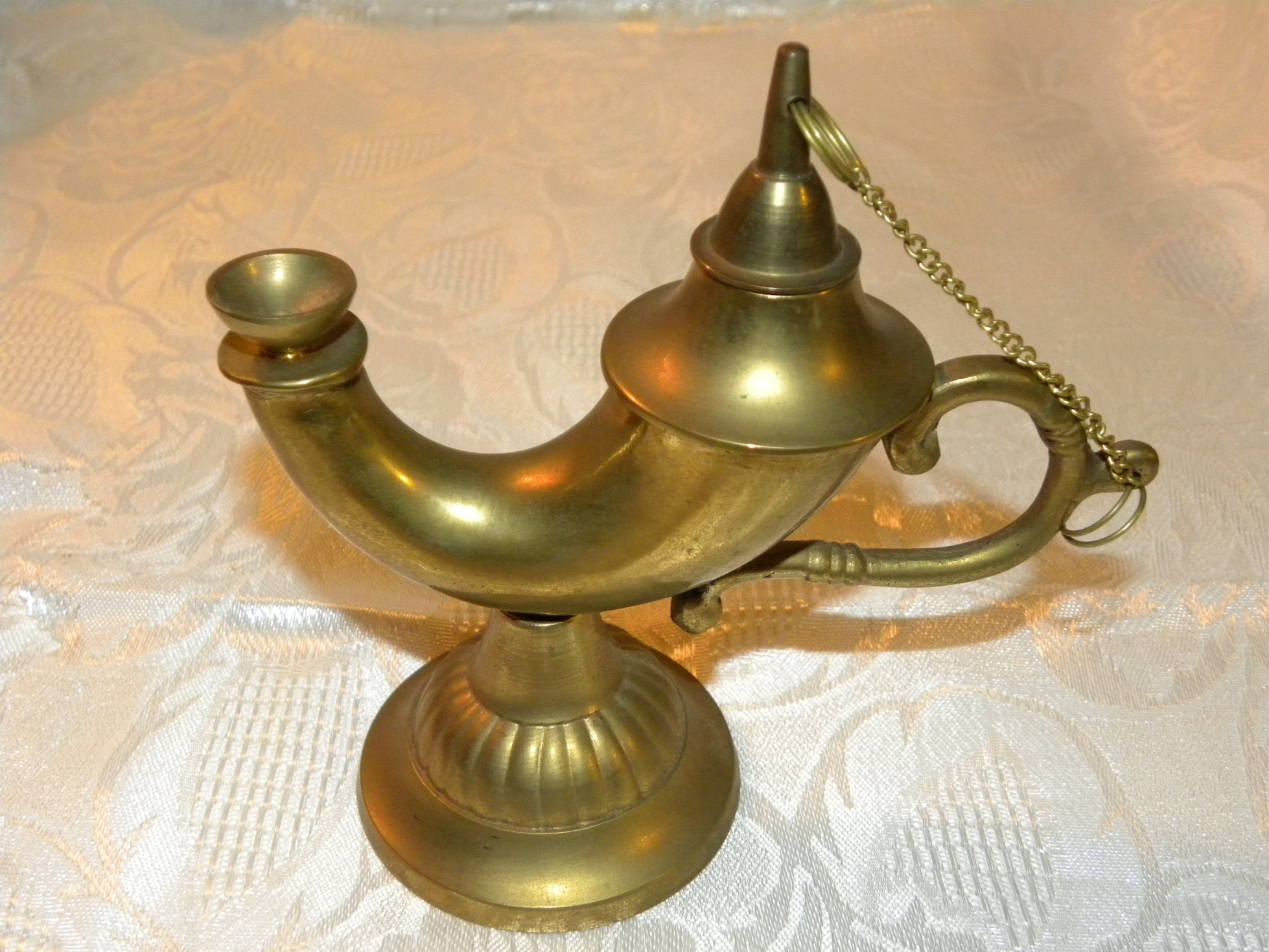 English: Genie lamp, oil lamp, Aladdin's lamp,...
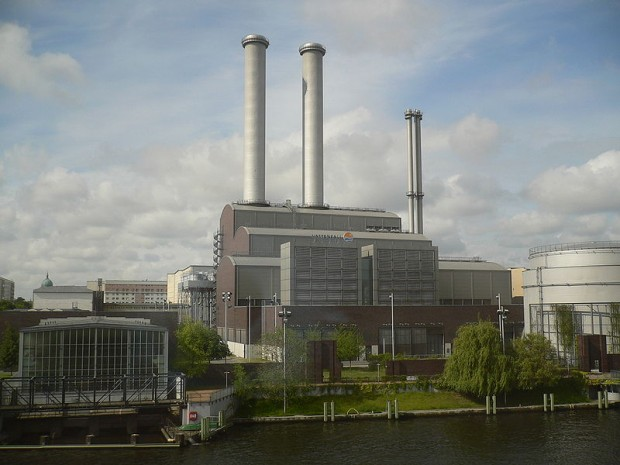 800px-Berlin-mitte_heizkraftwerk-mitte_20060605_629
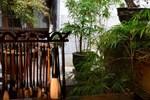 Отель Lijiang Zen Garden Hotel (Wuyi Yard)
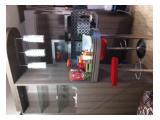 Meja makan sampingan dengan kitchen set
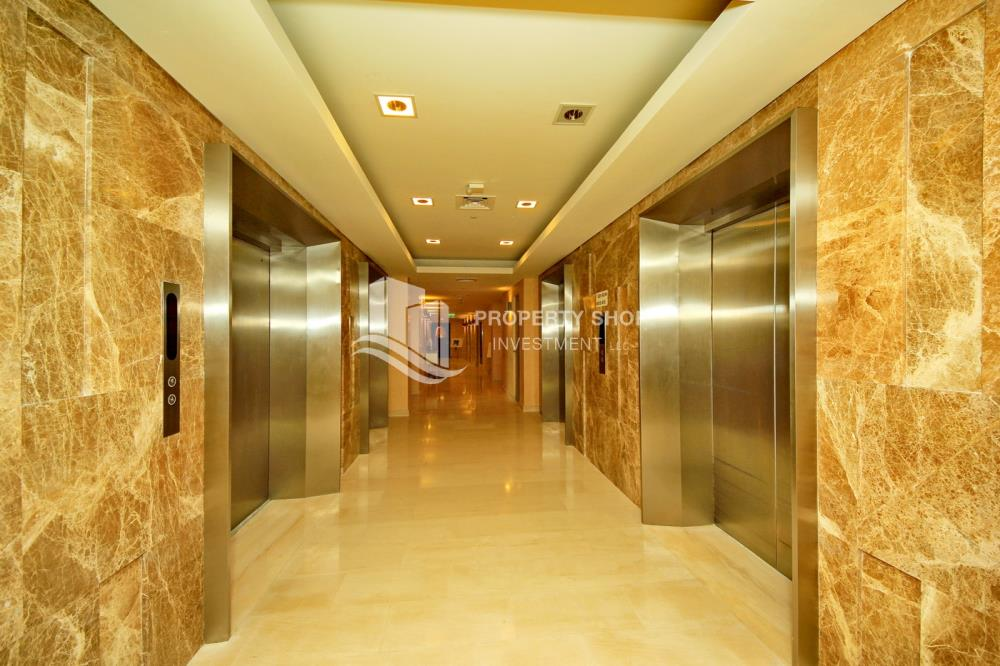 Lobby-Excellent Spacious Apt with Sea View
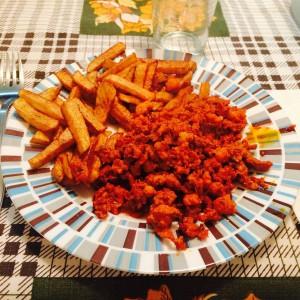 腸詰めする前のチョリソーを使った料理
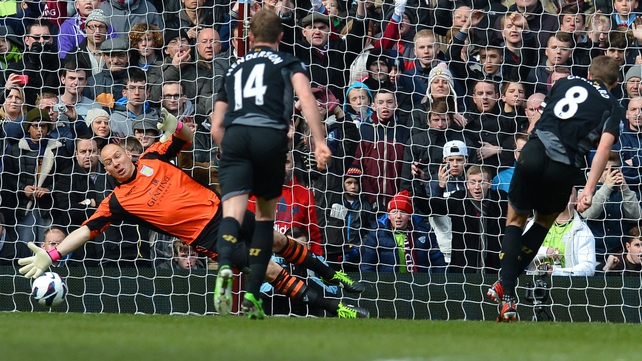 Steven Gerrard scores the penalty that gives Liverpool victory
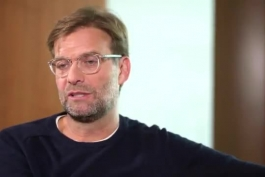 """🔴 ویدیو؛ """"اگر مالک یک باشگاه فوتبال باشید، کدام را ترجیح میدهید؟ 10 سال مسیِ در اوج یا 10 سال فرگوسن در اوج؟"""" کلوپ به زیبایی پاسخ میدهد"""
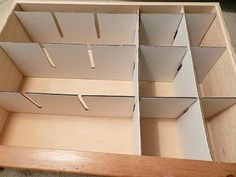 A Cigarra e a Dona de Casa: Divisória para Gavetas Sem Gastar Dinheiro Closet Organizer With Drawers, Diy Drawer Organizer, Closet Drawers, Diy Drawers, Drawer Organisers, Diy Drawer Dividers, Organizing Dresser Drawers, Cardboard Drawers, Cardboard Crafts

——

# PROBLEM DETAILS
In the copy, no pictures are to appear; write out exactly the lines from the one containing "Отель Lijiang Zen Garden Hotel (Wuyi Yard)" through the end of the listing above and no further lines.

# SOLUTION TO THIS PROBLEM
 Отель Lijiang Zen Garden Hotel (Wuyi Yard)
 Meja makan sampingan dengan kitchen set
 Lobby-Excellent Spacious Apt with Sea View
 腸詰めする前のチョリソーを使った料理
 Steven Gerrard scores the penalty that gives Liverpool victory
 """🔴 ویدیو؛ """"اگر مالک یک باشگاه فوتبال باشید، کدام را ترجیح میدهید؟ 10 سال مسیِ در اوج یا 10 سال فرگوسن در اوج؟"""" کلوپ به زیبایی پاسخ میدهد"""
 A Cigarra e a Dona de Casa: Divisória para Gavetas Sem Gastar Dinheiro Closet Organizer With Drawers, Diy Drawer Organizer, Closet Drawers, Diy Drawers, Drawer Organisers, Diy Drawer Dividers, Organizing Dresser Drawers, Cardboard Drawers, Cardboard Crafts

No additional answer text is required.